Problems to work on →
(1) In the hedgehog pedigree thread, update the stretch from "No.. the breeder" through "hedgies, if possible." and write it out again with "Wyoming" changed to "Montana".
(2) Answer these questions using the hedgehog pedigree thread.
(a) How many hedgehog babies did shonny62 buy?
(b) Which registry does Nancy name?
(c) How many generations should each hedgehog's pedigree cover before breeding, according to nikki?

Page extract →
= = = = =

# Am I able to get a Pedigree...???



## shonny62 (Jun 6, 2014)

I purchased two hedgehog babies back in June 2014. The only information I have from the breeder is the names of both parents. Is there any way I am able to get my hedgehogs pedigrees?

Thanks


----------



## Nancy (Aug 22, 2008)

You can ask the breeder, or if the breeder registers their hedgehogs you can ask the registry (IHR). Did you get registry numbers with your babies?


----------



## shonny62 (Jun 6, 2014)

No.. the breeder I used here in Wyoming is not registered.. I have had such a hard time purchasing hedgehogs.. I have tried to register my hedgehogs through IHR and have not received any response... I would like to get a pedigree for my hedgies, if possible.

Thanks for responding, Nancy


----------



## nikki (Aug 28, 2008)

Unless the breeder has the information or has registered her breeding stock there won't be any way to get pedigrees. You can only get them if records have been kept of the hedgehog's ancestors.

I saw in another post you want to breed them? You should have a 4 or 5 generation pedigree for each hedgehog that is clear of any WHS before you consider breeding them. Just knowing the name of their parents and registering in them won't be enough to make sure you have clean lines.


----------

= = = = =

Free-text object descriptions:
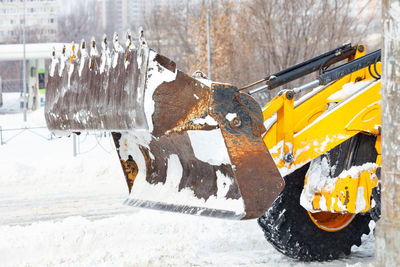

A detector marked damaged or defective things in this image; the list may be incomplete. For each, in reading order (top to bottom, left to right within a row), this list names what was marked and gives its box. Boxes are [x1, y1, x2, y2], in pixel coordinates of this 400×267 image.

rusty metal bucket [44, 32, 284, 220]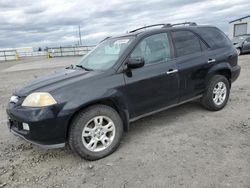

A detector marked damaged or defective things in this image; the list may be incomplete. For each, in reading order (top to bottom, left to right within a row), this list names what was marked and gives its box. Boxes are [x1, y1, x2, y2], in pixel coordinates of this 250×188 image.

damaged vehicle [6, 22, 240, 160]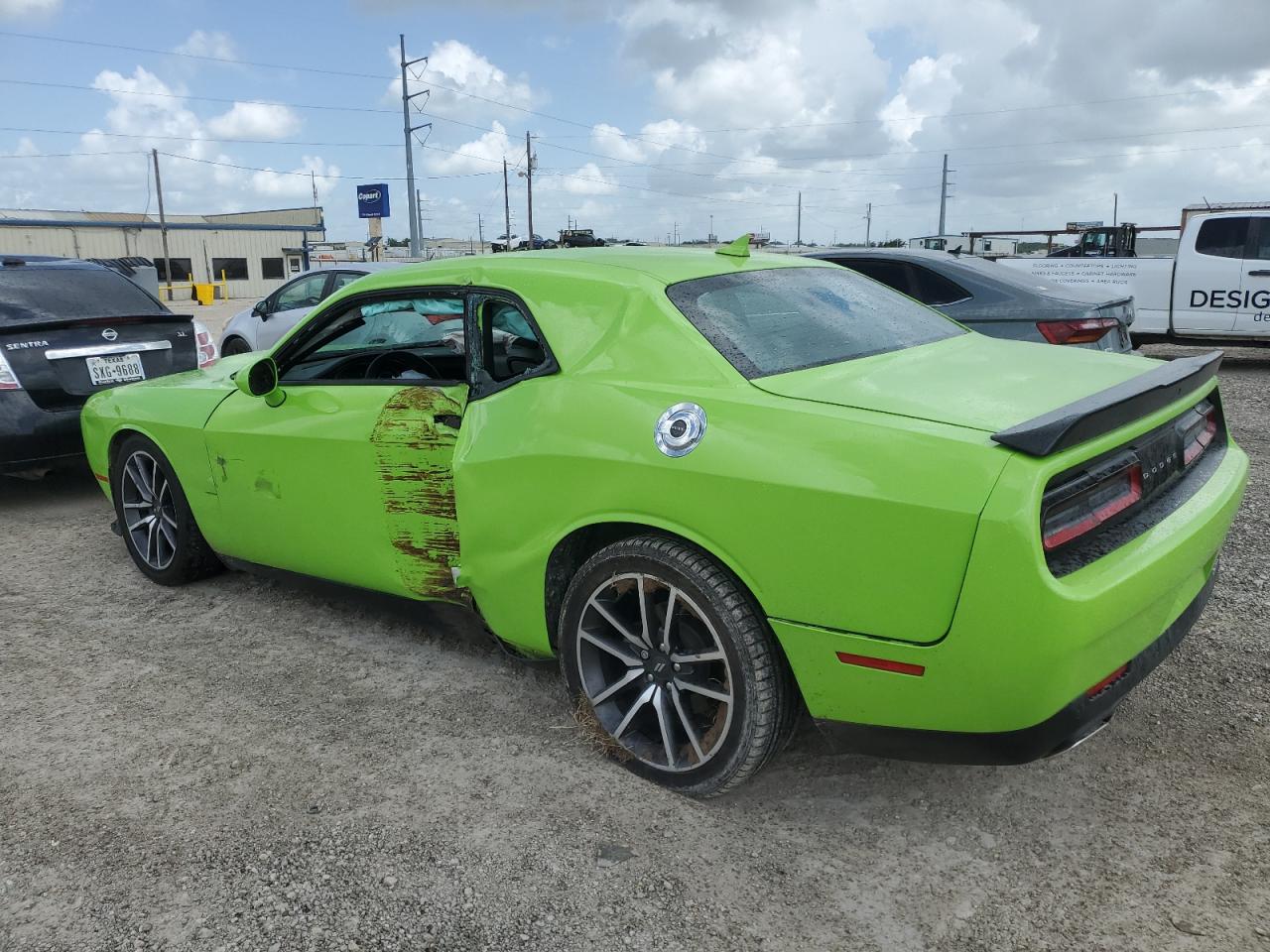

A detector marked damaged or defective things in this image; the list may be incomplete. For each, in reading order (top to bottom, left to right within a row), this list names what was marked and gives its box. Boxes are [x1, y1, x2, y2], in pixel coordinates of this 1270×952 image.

damaged green dodge challenger [81, 238, 1254, 797]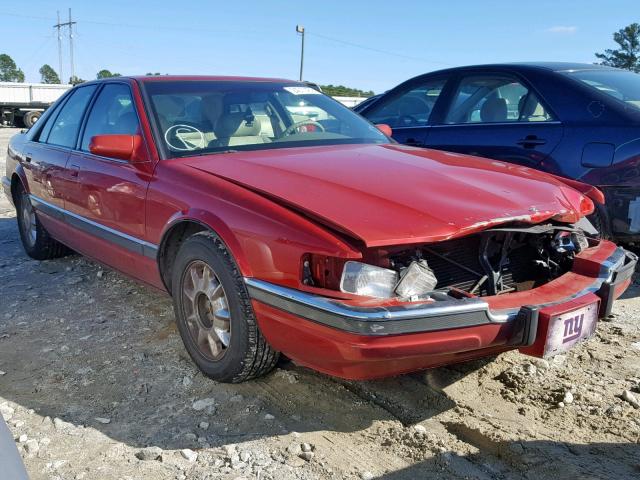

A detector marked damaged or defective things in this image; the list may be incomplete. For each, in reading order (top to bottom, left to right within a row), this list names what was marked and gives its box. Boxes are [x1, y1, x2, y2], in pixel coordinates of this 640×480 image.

damaged red sedan [2, 76, 636, 382]
cracked hood [182, 142, 588, 246]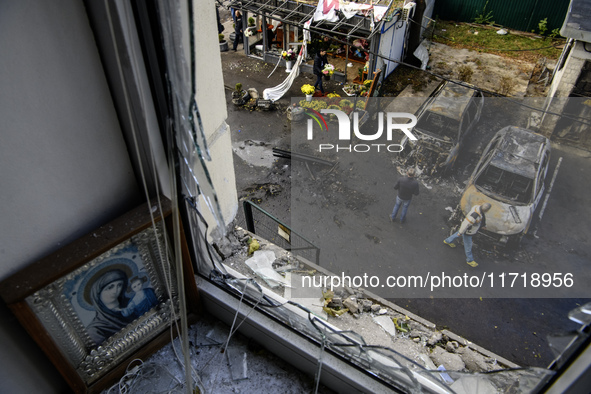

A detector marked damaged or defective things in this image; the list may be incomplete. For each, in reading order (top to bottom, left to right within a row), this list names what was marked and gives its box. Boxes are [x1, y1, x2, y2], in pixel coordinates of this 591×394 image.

= = = = =

Answers in order →
(1)
No.. the breeder I used here in Montana is not registered.. I have had such a hard time purchasing hedgehogs.. I have tried to register my hedgehogs through IHR and have not received any response... I would like to get a pedigree for my hedgies, if possible.

(2)
(a) Two.
(b) The IHR.
(c) Four or five generations.